== Document passage ==

Construction Defect Resource Guide
I. Statute of Limitations
II. Statute of Repose
III. Economic Loss Doctrine
IV. Contracts for Indemnity and Contract Interpretation/Enforcement
V. What constitutes an “occurrence”
VI. What constitutes “property damage”
VII. Property damage trigger
VIII. Miscellaneous Issues and Answers to Questions
I. Statute of Limitations
A negligence claim has a two-year statute of limitations.
Tex. Civ. Prac. & Code § 16.003(a); KPMG Peat Marwick vs.
Harrison Cty. Hous. Fin. Corp., 988 S.W.2d 746, 750 (Tex.
1999). It is well-settled law that an action for negligence
accrues when the wrongful act causes an injury, regardless
of when the plaintiff learns of that injury or whether all
resulting damages have already occurred (the “general accrual
rule”). See Childs v. Haussecker, 974 S.W.2d 31, 16 (Tex.
1998); Atkins v. Crosland, 417 S.W.2d 150, 153 (Tex. 1967);
Bayou Bend Towers Council of Co- Owners v. Manhattan Constr.
Co., 866 S.W.2d 740, 742 (Tex. App. - Houston [14th Dist.]
1993, writ denied); also see Zidell v. Bird, 692 S.W.2d
550, 554 (Tex. App. – Austin 1985, no writ); Blondeau v.
Sommer, 139 S.W.2d 223, 225 (Tex. App. – Galveston 1940,
writ ref’d). The cause of action accrues even if the injury
is not immediately apparent and the plaintiff is unaware
of the breach. Zidell, 692 S.W.2d at 554.
In some cases, however, the “discovery rule” is an exception
to the “general accrual rule.” Bayou Bend, 866 S.W.2d at
742. “When applied, the discovery rule operates to toll
the running of the period of limitations until the time
that the plaintiff discovers, or through the exercise of
reasonable care and diligence should have discovered, the
nature of his injury.” Id. (citing Moreno v. Sterling Drug,
Inc., 787 S.W.2d 348, 351 (Tex. 1990)). In Texas, “the discovery
rule imposes a duty on a plaintiff to exercise reasonable
diligence to discover facts of negligence or omission.”
Id. (citing Southwestern Bell Media, Inc. v. Lyles, 825
S.W. 2d 488, 492-93 (Tex. App. – Houston [14th Dist.] 1993,
no writ). As such, “all that is required to commence the
running of the limitations period is the discovery of an
injury and its general cause, not the exact cause in fact
and the specific parties responsible” Id. (citing Russell
v. Ingersoll-Rand Co., 841 S.W.2d 343, 344 n.3 (Tex. 1992)
(emphasis added).
In Texas, a party need not know the full nature and extent
of the damages to begin the running of limitations. Instead,
limitations begins to run once a party is put on notice
to investigate the nature of the injury. In Cornerstone
Municipal District vs. Monsanto, 889 S.W.2d 570, the plaintiff,
a municipal utility district, brought suit for a broken
underground sewer line. Defendant argued plaintiff’s claims
were barred by the statute of limitations and the court
agreed. “Limitations are not tolled until Cornerstone Municipal
District knew it had system-wide sewer problems, but instead
‘limitations ran from the time the MUD was put on notice
to diligently investigate and discovery the nature of its
injury.’” Additionally, in the Cornerstone case, the court
specifically noted that plaintiff argued that the failed
pipes were different than the original damaged pipe(s).

===

Work instructions -
**a)** In the construction defect guide, what is the statute of limitations for a negligence claim?
**b)** Write the next part of the construction defect guide, picking up after its final sentence.

== Record excerpts ==

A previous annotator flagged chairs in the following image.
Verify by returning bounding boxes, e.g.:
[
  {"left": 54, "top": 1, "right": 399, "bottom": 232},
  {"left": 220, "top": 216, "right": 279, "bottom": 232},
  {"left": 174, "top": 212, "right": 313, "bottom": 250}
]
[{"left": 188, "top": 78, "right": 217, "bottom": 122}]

===

Results -
**a)** Two years.

**b)**
However, the court found the plaintiff’s claims were still
barred because the pipes were of the same type and were
allegedly damaged in the same backfilling process as to
the original pipes which had been damaged. Id.
In Bayou Bend Towers Counsel v. Manhattan Constr. Co., 866
S.W.2d 740, 747 (Tex. App. – Houston [14th Dist. 1993, writ
denied), a condominium association brought suit against
the general contractor and various subcontractors for a
construction project. The condominiums suffered from water
leaks around the roof, windows, and the pre-cast concrete
walls. The condo leaked as early as 1983. Plaintiff brought
suit in 1992. Plaintiff’s suit was dismissed due to the
expiration of the statute of limitations. The Court of Appeals
affirmed the trial court’s findings in holding that although
plaintiff contends it was unaware of the source or cause
of the leaks, it had sufficient notice of any injury and
its general cause to start of the statute of limitations
running. Id. Accrual of a cause of action occurs when facts
come into existence which authorize a claimant to seek a
judicial remedy. Robinson v. Weaver, 550 S.W.2d 18, 19 (Tex.
1977).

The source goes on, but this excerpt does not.